• **Der Textauszug**:
◆ ◆ ◆

Lieber „Linux User Number 1337“: Ich würde hier sehr vorsichtig mit solchen Wünschen sein. Bei der „Chatkontrolle“ sehen wir gerade, was sich einige mit bestimmten Argumenten („Kindesmissbrauch“) alles herbeiwünschen, ohne dabei die vollen Konsequenzen zu bedenken.
Sie schreiben von „Rechtsextremen“ und „Islamismus“ – aber in den USA zielt man gerade mit der vollen Breitseite auf nicht näher definierte „schädliche Inhalte“. Da sollte man rational bleiben und genau nachdenken wer/was am Ende alles davon betroffen sei könnte (und stellt dann vielleicht am Ende sogar fest, dass man selbst im Visier stehen könnte).

◆ ◆ ◆

• **Deine Aufgabe 1**: Schreib aus dem Textauszug alles von „Lieber „Linux User“ bis hinunter zu „Konsequenzen zu bedenken.“ genau ab.
• **Deine Aufgabe 2**: Worauf zielt man laut dem Textauszug gerade in den USA?
Die Einträge brauchst du hierfür nicht.

◆ ◆ ◆

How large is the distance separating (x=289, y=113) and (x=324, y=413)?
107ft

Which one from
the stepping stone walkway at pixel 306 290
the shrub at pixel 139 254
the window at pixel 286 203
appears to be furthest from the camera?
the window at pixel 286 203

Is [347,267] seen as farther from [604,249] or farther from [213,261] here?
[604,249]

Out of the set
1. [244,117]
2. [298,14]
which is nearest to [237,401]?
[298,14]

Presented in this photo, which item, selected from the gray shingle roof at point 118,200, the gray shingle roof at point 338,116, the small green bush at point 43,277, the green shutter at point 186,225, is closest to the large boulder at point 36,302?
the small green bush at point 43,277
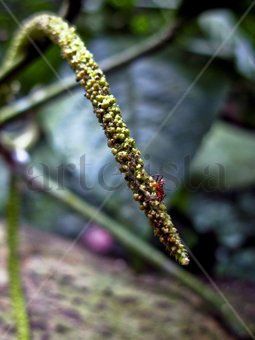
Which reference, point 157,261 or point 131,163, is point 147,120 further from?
point 131,163

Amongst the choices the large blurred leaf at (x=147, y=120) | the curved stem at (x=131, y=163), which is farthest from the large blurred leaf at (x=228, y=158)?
the curved stem at (x=131, y=163)

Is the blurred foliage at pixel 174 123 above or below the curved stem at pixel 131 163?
below

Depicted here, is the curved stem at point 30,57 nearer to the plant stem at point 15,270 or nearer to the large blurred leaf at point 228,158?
the plant stem at point 15,270

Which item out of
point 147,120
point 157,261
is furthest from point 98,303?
point 147,120

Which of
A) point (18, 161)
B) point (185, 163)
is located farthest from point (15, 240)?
point (185, 163)

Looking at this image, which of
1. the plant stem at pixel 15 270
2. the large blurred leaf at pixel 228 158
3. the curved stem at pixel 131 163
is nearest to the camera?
the curved stem at pixel 131 163

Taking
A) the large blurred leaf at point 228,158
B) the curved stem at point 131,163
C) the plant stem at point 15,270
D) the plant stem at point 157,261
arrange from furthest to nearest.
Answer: the large blurred leaf at point 228,158 → the plant stem at point 157,261 → the plant stem at point 15,270 → the curved stem at point 131,163

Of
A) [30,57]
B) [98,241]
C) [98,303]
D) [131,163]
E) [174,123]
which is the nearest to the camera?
[131,163]

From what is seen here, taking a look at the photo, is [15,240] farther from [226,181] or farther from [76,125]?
[226,181]
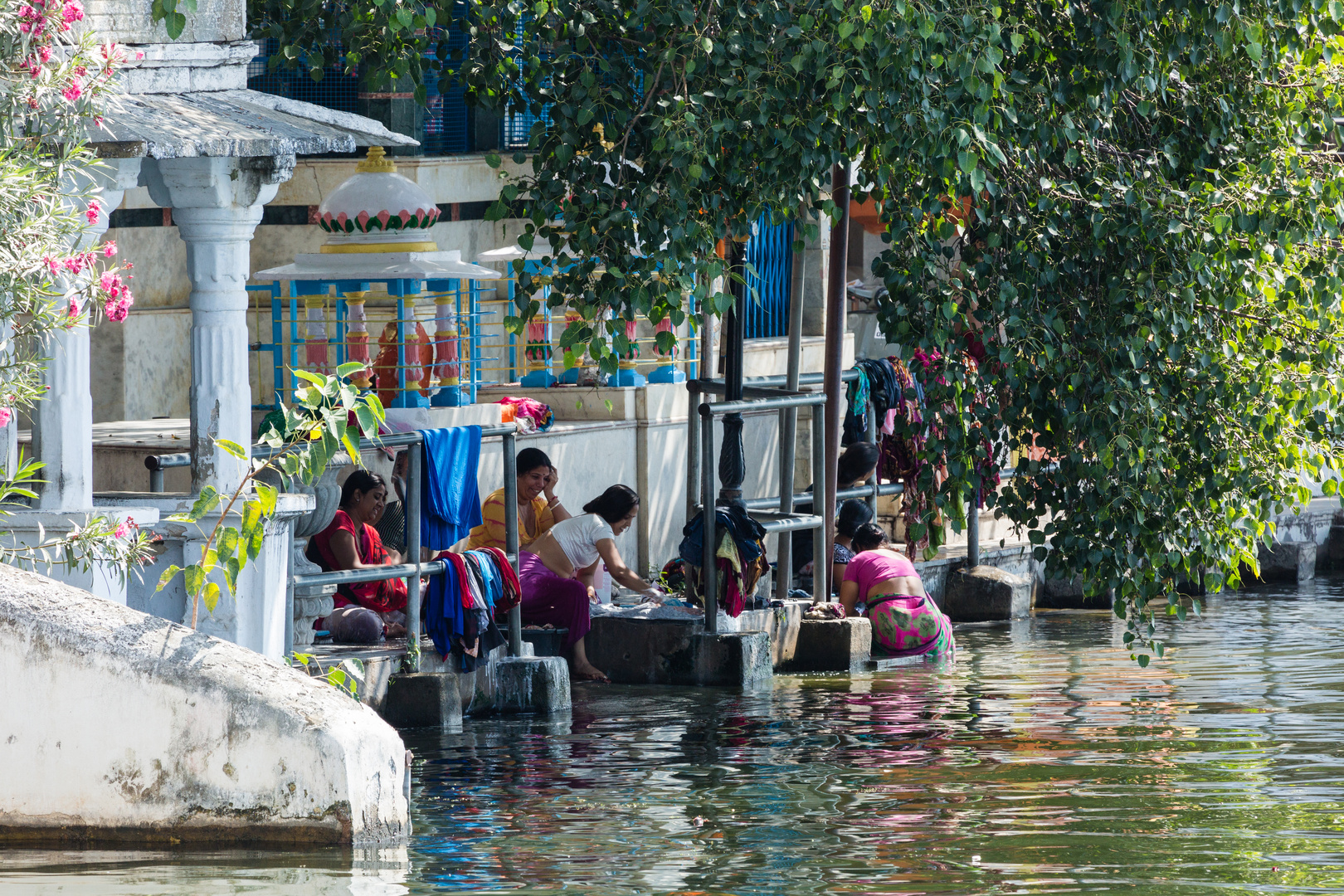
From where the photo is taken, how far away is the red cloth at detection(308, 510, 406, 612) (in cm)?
1176

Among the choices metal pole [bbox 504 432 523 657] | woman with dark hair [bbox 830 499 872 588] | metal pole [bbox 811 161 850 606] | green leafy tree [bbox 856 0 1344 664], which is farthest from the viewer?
woman with dark hair [bbox 830 499 872 588]

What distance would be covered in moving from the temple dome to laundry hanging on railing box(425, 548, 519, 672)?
369cm

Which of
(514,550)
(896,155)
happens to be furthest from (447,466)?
(896,155)

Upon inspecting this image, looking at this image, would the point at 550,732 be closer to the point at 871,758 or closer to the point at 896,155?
the point at 871,758

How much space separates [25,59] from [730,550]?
236 inches

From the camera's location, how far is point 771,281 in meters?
18.6

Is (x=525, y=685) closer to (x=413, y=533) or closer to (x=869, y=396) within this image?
(x=413, y=533)

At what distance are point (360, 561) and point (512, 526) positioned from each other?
0.85 meters

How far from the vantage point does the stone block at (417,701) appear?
1145cm

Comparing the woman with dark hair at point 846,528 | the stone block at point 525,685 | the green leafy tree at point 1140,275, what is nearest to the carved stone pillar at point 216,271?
the green leafy tree at point 1140,275

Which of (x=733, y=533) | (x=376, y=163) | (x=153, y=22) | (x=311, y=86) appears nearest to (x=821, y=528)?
(x=733, y=533)

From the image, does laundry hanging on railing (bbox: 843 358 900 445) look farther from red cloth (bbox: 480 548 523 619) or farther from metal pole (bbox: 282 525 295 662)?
metal pole (bbox: 282 525 295 662)

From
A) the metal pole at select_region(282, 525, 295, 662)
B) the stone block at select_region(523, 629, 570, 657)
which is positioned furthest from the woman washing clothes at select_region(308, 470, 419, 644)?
the metal pole at select_region(282, 525, 295, 662)

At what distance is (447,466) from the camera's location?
11.8 meters
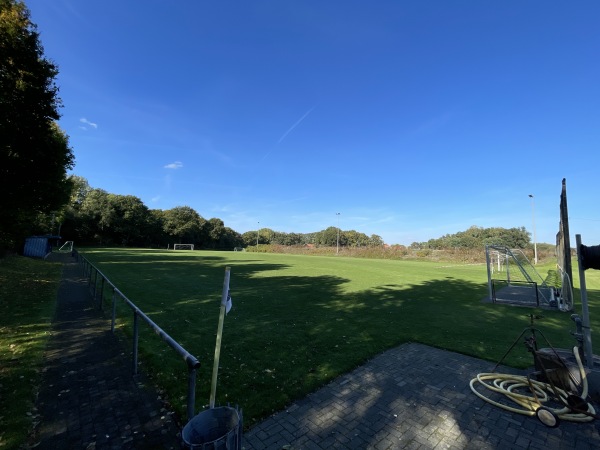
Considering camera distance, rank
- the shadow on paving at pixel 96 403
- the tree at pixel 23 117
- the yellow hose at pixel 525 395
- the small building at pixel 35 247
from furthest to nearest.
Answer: the small building at pixel 35 247 < the tree at pixel 23 117 < the yellow hose at pixel 525 395 < the shadow on paving at pixel 96 403

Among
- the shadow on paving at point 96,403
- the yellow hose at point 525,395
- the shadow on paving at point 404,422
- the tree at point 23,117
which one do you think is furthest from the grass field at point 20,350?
the yellow hose at point 525,395

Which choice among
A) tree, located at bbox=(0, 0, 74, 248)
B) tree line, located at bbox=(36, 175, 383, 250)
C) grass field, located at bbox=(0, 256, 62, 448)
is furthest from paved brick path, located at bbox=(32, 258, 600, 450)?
tree line, located at bbox=(36, 175, 383, 250)

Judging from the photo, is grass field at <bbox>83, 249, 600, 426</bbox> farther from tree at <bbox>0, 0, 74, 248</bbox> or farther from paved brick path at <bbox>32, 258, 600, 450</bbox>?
tree at <bbox>0, 0, 74, 248</bbox>

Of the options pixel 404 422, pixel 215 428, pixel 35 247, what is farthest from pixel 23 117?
pixel 35 247

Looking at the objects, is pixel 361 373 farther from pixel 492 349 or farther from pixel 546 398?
pixel 492 349

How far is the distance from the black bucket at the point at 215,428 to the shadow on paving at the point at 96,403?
826 mm

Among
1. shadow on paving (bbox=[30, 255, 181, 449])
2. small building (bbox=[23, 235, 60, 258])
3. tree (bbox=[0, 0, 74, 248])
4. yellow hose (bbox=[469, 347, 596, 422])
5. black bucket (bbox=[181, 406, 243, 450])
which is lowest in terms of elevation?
shadow on paving (bbox=[30, 255, 181, 449])

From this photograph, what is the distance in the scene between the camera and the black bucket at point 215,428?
2.33 metres

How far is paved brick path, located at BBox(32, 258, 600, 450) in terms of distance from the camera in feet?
10.5

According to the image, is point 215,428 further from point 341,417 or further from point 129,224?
point 129,224

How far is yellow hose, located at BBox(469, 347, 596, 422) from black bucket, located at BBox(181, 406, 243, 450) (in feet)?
11.3

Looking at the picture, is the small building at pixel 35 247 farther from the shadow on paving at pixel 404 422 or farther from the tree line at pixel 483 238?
the tree line at pixel 483 238

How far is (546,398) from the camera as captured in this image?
13.2 ft

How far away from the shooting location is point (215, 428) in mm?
2662
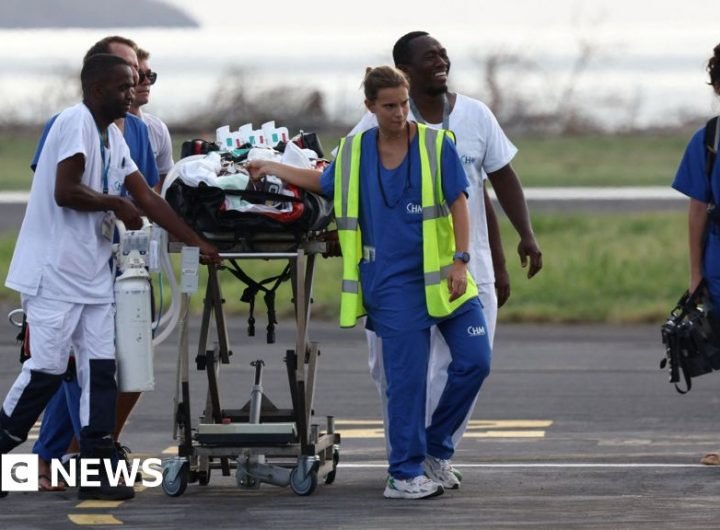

◆ ◆ ◆

• **Die Lösung 1**:
Lieber „Linux User Number 1337“: Ich würde hier sehr vorsichtig mit solchen Wünschen sein. Bei der „Chatkontrolle“ sehen wir gerade, was sich einige mit bestimmten Argumenten („Kindesmissbrauch“) alles herbeiwünschen, ohne dabei die vollen Konsequenzen zu bedenken.

• **Die Lösung 2**: Auf nicht näher definierte „schädliche Inhalte“.